Excerpt provided ::
****************************************
# +1 for GoPro..... can your other POV cams do THIS??



## cjcameron11 (Feb 5, 2011)

Im tipping that every POV cam in a waterproof case would do the exact same thing, thats why they are called a waterproof case.


----------



## Cr0_Reps_Smit (Jun 27, 2009)

cjcameron11 said:


> Im tipping that every POV cam in a waterproof case would do the exact same thing, thats why they are called a waterproof case.


yea but the gopro is the only one that comes with it, the contour is only water resistant unless you pay extra for the case.


----------



## cjcameron11 (Feb 5, 2011)

thats true, i was just saying that all of them would be waterproof in their designed case.


----------



## ShredLife (Feb 6, 2010)

well, i'm sure they are all waterproof to some extent... but did you watch the vid? 


this camera spent two and a half months bouncing along a coral reef and the camera inside was still immaculate. i don't know if other companies cameras would hold up to that, maybe they would i don't really care either way - i just thought that this story was impressive. i don't think any camera manufacturers would design their product with that kind of test in mind...
****************************************
Dataset extract ::
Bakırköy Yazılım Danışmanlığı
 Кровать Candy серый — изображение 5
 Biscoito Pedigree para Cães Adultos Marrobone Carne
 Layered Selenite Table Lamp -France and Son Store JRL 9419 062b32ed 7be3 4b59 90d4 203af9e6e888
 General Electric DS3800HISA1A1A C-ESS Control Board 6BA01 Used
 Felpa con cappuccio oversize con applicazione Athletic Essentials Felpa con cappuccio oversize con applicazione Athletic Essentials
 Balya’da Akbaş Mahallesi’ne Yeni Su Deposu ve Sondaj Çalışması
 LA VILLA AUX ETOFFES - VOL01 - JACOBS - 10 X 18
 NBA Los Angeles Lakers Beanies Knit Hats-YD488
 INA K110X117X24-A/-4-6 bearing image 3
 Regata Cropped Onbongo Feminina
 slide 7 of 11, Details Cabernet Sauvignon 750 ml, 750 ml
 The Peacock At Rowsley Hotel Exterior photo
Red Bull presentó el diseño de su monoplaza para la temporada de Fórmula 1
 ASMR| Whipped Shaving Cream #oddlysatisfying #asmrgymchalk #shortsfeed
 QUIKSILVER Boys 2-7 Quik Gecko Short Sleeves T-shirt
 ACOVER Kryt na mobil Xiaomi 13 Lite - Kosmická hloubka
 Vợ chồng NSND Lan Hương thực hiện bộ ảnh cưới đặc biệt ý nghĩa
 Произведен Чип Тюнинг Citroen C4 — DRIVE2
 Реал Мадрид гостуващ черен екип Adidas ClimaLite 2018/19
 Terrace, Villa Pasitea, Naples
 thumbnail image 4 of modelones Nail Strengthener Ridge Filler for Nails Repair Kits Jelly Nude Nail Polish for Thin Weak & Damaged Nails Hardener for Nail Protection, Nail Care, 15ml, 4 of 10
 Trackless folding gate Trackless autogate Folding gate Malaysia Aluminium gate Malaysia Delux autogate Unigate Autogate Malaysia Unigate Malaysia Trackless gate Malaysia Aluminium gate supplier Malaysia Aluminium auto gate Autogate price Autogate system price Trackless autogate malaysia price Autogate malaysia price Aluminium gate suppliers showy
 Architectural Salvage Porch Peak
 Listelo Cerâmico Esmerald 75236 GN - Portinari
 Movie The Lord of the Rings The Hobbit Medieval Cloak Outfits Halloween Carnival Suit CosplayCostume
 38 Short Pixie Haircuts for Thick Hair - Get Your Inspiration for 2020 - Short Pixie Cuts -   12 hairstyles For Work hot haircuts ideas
****************************************
Prompt 1 :: Name every user who posted in the GoPro forum thread, each once.
Prompt 2 :: Rewrite the stretch of the GoPro forum thread from "## Cr0_Reps_Smit (Jun" through "for the case.", switching "contour" to "other camera".

Answer space 1 :: cjcameron11, Cr0_Reps_Smit, ShredLife

Answer space 2 ::
## Cr0_Reps_Smit (Jun 27, 2009)

cjcameron11 said:


> Im tipping that every POV cam in a waterproof case would do the exact same thing, thats why they are called a waterproof case.


yea but the gopro is the only one that comes with it, the other camera is only water resistant unless you pay extra for the case.